Exercise A:
Transcribe the part of the collision detection lesson that begins with the words containing "For this lesson, get" and ends with "actually use both.".
Exercise B:
Go on with the collision detection lesson from the point where it stops.

Given passage:
>> begin
Lesson 30 - Collision Detection

 

Introduction

For this lesson, get a cup of coffee or tea, because it's a long one. Collision detection is a complex subject and even though the treatment in this lesson is simplistic, it's still pretty involved. If one really wants to build a JavaScript app that handles physics, including collisions, you are best off to get one of the JS libraries intended for that purpose, such cannon.js or PhysicsJS. What we'll cover here is simply the basic concepts using the tools in three.js.

There are two basic approaches to collision detection:

  • Bounding box checks
  • Ray-casting

Each has advantages and disadvantages.In this lesson, we will actually use both.

Bounding Box Checks

The basics of the lesson are that we have a large, partially transparent cube and we want to have a number of objects (cubes, balls, cylinders) bouncing around inside, bouncing off the walls and each other. First, let's consider the collisions with the walls, as it is simpler.
>> end
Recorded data
>> begin
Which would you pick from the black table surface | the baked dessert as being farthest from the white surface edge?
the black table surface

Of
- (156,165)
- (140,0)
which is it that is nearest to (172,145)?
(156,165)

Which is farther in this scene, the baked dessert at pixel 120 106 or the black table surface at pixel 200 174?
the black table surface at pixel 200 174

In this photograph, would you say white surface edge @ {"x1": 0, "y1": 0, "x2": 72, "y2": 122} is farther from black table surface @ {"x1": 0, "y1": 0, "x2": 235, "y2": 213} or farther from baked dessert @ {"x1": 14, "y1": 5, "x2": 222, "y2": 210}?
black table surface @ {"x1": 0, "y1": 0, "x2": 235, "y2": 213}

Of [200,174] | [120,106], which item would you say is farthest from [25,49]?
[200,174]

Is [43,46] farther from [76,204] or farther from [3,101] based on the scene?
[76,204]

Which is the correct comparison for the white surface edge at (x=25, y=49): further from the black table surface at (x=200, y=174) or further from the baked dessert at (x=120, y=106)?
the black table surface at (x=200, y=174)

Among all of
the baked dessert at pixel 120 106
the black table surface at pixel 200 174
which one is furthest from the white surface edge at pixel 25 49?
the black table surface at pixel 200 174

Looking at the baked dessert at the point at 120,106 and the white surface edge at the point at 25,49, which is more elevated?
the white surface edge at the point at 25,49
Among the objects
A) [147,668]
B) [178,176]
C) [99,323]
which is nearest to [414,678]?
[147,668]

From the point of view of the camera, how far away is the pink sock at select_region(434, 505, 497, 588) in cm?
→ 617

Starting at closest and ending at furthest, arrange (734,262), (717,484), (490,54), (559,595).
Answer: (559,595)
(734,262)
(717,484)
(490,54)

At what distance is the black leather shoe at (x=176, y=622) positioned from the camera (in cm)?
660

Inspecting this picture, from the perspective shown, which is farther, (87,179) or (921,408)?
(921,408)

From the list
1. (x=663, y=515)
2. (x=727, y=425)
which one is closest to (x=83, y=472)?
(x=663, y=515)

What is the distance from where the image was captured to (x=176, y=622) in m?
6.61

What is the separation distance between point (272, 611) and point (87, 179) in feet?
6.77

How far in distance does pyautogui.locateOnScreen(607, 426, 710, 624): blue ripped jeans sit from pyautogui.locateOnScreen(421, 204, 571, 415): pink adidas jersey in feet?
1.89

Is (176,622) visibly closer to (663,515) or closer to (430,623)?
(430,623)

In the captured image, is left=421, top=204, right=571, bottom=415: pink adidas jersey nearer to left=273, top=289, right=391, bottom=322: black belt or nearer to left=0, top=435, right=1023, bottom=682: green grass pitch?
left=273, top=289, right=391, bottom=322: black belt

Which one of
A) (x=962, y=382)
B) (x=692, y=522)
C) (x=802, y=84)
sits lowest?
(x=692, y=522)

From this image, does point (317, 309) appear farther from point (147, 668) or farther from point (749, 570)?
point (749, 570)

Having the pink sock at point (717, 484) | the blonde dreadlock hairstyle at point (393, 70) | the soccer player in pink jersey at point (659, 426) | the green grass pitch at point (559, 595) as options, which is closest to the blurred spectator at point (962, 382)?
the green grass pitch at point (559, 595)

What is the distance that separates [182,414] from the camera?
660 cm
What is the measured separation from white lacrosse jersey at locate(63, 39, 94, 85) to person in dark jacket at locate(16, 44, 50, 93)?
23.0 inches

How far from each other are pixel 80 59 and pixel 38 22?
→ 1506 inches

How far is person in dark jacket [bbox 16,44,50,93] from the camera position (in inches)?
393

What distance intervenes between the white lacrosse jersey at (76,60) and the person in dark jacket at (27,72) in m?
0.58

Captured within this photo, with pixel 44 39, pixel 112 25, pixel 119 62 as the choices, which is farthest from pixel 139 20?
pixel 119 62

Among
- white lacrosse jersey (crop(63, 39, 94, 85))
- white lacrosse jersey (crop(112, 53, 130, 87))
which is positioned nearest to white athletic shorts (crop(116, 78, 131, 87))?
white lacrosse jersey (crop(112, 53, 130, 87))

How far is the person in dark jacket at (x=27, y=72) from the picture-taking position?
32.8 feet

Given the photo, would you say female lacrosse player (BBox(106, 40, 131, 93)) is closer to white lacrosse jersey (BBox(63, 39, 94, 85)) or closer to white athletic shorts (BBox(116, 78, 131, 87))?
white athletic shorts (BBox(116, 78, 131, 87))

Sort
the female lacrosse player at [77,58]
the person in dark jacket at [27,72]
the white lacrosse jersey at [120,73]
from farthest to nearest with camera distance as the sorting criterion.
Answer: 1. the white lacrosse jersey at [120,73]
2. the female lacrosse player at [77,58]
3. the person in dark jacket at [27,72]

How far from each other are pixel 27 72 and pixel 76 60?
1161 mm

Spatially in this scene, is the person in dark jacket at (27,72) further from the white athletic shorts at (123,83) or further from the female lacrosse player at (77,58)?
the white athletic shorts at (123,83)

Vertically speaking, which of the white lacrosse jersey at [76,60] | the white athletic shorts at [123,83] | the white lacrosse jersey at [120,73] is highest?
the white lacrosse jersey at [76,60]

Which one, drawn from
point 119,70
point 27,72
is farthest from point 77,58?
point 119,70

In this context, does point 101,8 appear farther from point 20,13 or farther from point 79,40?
>> end
Expected output A:
For this lesson, get a cup of coffee or tea, because it's a long one. Collision detection is a complex subject and even though the treatment in this lesson is simplistic, it's still pretty involved. If one really wants to build a JavaScript app that handles physics, including collisions, you are best off to get one of the JS libraries intended for that purpose, such cannon.js or PhysicsJS. What we'll cover here is simply the basic concepts using the tools in three.js.

There are two basic approaches to collision detection:

  • Bounding box checks
  • Ray-casting

Each has advantages and disadvantages.In this lesson, we will actually use both.

Expected output B:
There are a couple of ways that we could perform this. One of these is to calculate what is called the "axis-aligned bounding box" (AABB) for each object for each frame and then see if the box overlaps any of the walls. The following diagram shows how the AABB is generated for various (2D) shapes:

You can see that the boxes are aligned (parallel) to the X and Y axes. Of course, in our case, we also have to handle the Z axis. The following code would create such a AABB box using the three.js BoxHelper object. Now, this code works, but as you can see it is relatively complex and would have to be updated for each object for each frame (since the objects are not only moving but rotating too).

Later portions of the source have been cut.